Et à ce moment-là, il comprit : ces enfants n’étaient plus des étrangers pour lui. Ils étaient devenus une part de lui-même.
Le lendemain matin, Igor appela Larissa Petrovna :
— Je veux devenir leur tuteur officiel. Tuteur à part entière.
Le processus ne fut pas facile : contrôles, entretiens, visites à la maison, questions sans fin. Mais Igor est allé jusqu’au bout — car il avait désormais un véritable but. Deux prénoms : Maxim et Taïssia.
Quand la garde temporaire devint plus que cela, Igor décida de déménager. Il acheta une maison à la campagne — avec un jardin, une grande véranda, des oiseaux qui chantent le matin, et l’odeur de l’herbe après la pluie.
Maxim s’épanouissait sous ses yeux. Il riait, construisait des forts avec des oreillers, lisait des livres à voix haute, apportait des dessins qu’il accrochait fièrement sur le réfrigérateur. Il vivait — vraiment, librement, sans peur.

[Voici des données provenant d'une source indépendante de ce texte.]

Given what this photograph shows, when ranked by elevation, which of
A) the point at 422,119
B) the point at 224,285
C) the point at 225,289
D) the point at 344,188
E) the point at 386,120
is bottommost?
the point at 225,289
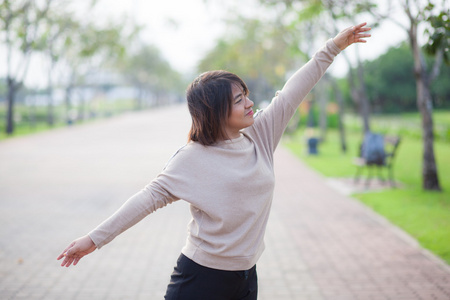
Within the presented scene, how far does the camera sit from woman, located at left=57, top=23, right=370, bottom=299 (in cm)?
200

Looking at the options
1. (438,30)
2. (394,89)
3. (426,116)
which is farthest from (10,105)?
(394,89)

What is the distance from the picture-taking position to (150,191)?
6.61 ft

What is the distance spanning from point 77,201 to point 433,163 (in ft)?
21.6

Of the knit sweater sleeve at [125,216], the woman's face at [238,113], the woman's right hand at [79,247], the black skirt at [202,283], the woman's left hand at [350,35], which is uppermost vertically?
the woman's left hand at [350,35]

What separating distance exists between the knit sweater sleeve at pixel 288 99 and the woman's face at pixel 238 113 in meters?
0.17

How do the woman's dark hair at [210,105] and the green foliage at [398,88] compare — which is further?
the green foliage at [398,88]

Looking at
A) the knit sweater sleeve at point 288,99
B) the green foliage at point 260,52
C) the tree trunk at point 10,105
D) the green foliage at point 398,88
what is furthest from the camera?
the green foliage at point 398,88

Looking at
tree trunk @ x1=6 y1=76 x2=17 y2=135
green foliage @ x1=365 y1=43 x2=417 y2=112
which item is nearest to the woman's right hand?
tree trunk @ x1=6 y1=76 x2=17 y2=135

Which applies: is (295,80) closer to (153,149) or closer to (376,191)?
(376,191)

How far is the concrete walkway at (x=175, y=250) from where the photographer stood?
4414mm

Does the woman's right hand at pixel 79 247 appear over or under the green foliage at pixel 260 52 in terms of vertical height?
under

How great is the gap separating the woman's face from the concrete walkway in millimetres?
2519

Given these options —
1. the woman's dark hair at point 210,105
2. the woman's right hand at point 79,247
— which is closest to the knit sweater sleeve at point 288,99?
the woman's dark hair at point 210,105

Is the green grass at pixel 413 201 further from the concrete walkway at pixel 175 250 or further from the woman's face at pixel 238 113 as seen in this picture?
the woman's face at pixel 238 113
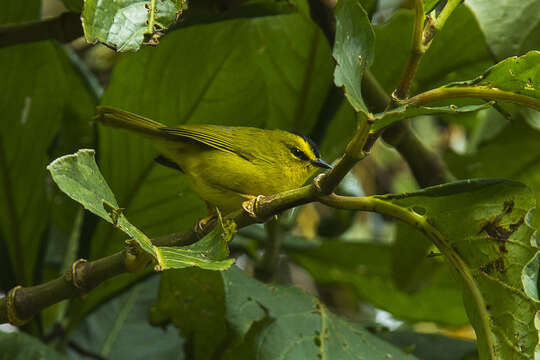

Un soir, en couchant le garçon, Igor le couvrit d’une couverture et lui caressa doucement les cheveux. Maxim leva les yeux vers lui et dit doucement :
— Bonne nuit, papa.
Au fond de lui, Igor sentit de la chaleur et ses yeux le piquaient.
— Bonne nuit, mon fils.
Au printemps, l’adoption officielle eut lieu. La signature du juge confirma formellement le statut, mais dans le cœur d’Igor, tout était déjà décidé depuis longtemps.
Le premier mot de Taïssia — “Papa !” — valut plus que n’importe quel succès professionnel.
Maxim s’est fait des amis, a rejoint un club de football, parfois rentrait à la maison avec un groupe bruyant d’enfants. Et Igor a appris à tresser des cheveux, à préparer des petits-déjeuners, à écouter, à rire… et à se sentir vivant à nouveau.
Il n’avait jamais prévu de devenir père. Il ne l’avait pas cherché. Mais maintenant, il ne pouvait plus imaginer sa vie sans eux.
Cela a été difficile. Cela a été inattendu.
Mais c’est devenu la chose la plus merveilleuse qui lui soit jamais arrivée.